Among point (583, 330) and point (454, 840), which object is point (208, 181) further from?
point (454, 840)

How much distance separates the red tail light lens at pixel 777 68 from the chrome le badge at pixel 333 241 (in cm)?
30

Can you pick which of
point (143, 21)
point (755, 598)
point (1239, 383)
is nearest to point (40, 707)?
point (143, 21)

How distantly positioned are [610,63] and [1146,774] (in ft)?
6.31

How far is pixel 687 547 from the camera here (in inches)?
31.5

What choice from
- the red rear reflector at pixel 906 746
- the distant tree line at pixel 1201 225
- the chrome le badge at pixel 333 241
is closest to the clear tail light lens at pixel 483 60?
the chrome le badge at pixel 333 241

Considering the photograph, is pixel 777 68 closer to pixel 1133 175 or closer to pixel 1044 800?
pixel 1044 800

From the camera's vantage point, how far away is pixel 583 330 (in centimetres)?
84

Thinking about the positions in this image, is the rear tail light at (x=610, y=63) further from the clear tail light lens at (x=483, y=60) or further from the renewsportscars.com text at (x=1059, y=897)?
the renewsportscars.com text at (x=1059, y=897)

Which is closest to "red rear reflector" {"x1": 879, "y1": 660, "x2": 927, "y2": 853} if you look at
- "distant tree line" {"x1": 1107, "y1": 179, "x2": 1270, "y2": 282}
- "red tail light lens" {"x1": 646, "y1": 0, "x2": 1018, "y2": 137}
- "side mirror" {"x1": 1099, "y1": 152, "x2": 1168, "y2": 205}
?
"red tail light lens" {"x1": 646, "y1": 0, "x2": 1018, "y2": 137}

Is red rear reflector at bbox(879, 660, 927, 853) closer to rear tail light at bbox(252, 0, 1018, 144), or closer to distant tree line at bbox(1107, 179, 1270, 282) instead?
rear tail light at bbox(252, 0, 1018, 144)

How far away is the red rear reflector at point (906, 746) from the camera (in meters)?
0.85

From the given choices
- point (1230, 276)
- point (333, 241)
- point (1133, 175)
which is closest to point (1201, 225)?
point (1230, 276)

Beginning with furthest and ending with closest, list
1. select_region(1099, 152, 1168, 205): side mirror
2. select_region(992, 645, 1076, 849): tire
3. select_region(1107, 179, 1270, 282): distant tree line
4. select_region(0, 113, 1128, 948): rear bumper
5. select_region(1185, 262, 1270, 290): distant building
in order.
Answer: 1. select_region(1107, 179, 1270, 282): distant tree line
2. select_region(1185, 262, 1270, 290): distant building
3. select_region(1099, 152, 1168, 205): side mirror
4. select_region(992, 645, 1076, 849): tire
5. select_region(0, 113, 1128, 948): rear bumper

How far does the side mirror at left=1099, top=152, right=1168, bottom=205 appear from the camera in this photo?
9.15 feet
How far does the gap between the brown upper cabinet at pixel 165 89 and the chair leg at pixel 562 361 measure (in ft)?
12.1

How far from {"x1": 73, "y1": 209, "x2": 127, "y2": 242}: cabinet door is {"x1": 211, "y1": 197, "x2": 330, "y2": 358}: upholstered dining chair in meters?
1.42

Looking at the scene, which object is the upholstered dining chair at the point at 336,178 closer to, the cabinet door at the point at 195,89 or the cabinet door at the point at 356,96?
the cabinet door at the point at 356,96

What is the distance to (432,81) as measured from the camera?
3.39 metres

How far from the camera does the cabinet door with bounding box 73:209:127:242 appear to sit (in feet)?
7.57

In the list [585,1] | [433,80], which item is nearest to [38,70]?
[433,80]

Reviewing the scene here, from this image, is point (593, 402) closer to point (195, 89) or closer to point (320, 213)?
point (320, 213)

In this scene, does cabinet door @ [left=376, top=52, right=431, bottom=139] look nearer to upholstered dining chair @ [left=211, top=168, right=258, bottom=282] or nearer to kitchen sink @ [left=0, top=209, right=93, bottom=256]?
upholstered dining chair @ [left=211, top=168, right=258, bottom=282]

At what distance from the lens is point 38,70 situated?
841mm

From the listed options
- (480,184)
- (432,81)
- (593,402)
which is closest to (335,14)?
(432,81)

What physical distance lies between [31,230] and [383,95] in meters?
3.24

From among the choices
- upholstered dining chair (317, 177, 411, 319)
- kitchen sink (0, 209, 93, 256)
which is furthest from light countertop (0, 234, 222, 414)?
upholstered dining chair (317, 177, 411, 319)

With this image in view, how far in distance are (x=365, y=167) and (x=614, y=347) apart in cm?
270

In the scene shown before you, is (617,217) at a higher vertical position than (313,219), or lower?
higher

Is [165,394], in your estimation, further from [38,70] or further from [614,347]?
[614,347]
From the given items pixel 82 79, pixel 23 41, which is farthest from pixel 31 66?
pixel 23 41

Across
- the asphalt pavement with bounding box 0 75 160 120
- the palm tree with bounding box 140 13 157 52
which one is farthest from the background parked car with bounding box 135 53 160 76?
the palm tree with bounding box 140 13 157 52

-=-=-

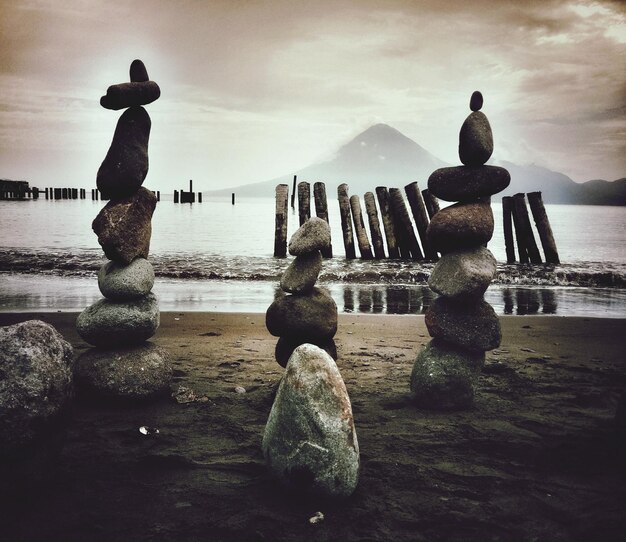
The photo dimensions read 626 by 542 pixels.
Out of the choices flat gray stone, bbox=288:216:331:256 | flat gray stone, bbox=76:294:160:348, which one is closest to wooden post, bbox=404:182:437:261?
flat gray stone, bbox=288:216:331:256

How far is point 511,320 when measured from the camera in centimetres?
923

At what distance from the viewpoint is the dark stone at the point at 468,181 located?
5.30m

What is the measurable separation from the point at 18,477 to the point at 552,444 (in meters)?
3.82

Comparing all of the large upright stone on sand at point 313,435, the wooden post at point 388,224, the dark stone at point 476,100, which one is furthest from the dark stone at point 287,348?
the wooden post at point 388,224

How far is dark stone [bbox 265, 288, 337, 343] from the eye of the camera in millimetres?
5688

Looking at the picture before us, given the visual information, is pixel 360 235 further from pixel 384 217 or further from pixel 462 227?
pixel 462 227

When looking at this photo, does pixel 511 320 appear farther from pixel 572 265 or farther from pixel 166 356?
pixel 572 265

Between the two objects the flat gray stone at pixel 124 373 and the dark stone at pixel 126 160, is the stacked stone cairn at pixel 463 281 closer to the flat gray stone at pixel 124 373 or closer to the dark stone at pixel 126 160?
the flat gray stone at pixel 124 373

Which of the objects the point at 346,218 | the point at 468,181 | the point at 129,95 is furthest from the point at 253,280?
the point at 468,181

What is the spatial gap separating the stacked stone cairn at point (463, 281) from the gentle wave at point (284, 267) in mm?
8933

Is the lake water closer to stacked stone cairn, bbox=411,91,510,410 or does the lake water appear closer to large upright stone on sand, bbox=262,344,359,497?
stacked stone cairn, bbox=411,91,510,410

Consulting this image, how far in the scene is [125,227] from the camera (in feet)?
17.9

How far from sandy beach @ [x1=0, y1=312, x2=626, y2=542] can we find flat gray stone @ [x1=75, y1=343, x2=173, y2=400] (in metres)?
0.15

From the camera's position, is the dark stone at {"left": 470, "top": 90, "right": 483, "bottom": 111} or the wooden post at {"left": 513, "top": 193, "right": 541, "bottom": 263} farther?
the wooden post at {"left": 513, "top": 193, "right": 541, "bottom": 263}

-=-=-

--- Aim ---
Pick out each line in the data above that contains the string "lens", and copy those lines out in full.

--- Written solution ---
How much distance separates the red tail light lens at pixel 777 68 from the chrome le badge at pixel 333 241 (in cm)?
is closest to the clear tail light lens at pixel 483 60?
Thinking about the positions in this image, is the rear tail light at (x=610, y=63) further from the clear tail light lens at (x=483, y=60) or further from the renewsportscars.com text at (x=1059, y=897)?
- "red tail light lens" {"x1": 646, "y1": 0, "x2": 1018, "y2": 137}
"red tail light lens" {"x1": 646, "y1": 0, "x2": 1018, "y2": 137}
At what distance from the lens is point 38,70 situated?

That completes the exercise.